The resellers do not use the official exchange rate for the dollar, set at 1 in 24, but instead are guided by the price of the fulas [dollars] in the informal market. “People complain that the merchandise is expensive but I’m selling this large can of concentrated tomato puree for 800 pesos because it costs me about 18 dollars, plus a whole morning. I put the dollar at 47 CUP [Cuban pesos] so I’m almost giving away the merchandise.”

Currency stores have caused deep discontent among broad social sectors. Faced with the avalanche of popular complaints about the social differences that these markets deepen, the Minister of Economy, Alejandro Gil, tried to calm things down last December and assured that the opening of foreign currency stores for the sale of food and cleaning products was “a decision of social justice and socialism.”

“An undersupplied market does not attract foreign currency,” the minister explained then, referring to what many Cubans have classified as a “monetary apartheid” that divides society between those who have dollars to buy products in these shops and those who must meet their needs in the network of stores that sell in national currency.

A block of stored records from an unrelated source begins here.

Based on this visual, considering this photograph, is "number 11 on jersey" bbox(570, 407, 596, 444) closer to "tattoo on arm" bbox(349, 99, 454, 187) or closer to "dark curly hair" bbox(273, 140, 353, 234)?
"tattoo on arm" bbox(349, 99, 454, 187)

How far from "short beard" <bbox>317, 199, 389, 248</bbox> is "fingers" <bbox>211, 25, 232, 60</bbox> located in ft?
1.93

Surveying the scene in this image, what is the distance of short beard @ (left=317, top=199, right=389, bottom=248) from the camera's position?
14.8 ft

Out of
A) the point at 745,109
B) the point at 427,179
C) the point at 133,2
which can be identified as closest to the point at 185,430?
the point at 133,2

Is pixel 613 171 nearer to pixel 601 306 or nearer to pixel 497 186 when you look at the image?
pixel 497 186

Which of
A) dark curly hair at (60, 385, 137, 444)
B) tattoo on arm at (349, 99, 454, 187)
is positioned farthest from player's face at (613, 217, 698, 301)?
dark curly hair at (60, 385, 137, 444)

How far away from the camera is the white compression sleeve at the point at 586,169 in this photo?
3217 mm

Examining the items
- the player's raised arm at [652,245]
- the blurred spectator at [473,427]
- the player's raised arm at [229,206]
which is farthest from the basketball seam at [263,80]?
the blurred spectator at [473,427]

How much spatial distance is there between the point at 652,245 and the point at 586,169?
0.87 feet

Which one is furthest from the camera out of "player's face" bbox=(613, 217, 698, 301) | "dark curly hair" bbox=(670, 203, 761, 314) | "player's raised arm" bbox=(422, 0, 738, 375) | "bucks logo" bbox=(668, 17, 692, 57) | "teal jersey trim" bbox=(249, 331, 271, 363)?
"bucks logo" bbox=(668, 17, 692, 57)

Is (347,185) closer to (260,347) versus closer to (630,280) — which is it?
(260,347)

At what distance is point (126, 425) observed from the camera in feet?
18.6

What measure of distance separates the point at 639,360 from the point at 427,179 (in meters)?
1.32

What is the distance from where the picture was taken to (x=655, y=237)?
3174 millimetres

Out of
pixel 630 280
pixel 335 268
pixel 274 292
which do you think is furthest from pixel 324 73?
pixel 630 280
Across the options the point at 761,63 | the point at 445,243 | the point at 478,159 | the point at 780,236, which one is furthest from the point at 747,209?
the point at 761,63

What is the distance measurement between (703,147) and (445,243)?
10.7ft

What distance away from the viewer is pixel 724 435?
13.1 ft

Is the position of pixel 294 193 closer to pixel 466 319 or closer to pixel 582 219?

However, to the same extent that a large part of Cuban society criticizes the opening of these shops, others have seen their resources grow, serving as a bridge between merchandise in dollars and anxious customers who cannot find these products in the stores that sell in Cuban pesos or convertible pesos.

“Call me for more details on what I’m getting tomorrow. Top-notch merchandise from the dollar stores,” reads an ad. “Leave the Line to me and avoid leaving the house, from the market to your table,” adds the classified. “Don’t worry, I’ll take care of it,” specifies the short text that invites you to follow “the offers on WhatsApp.”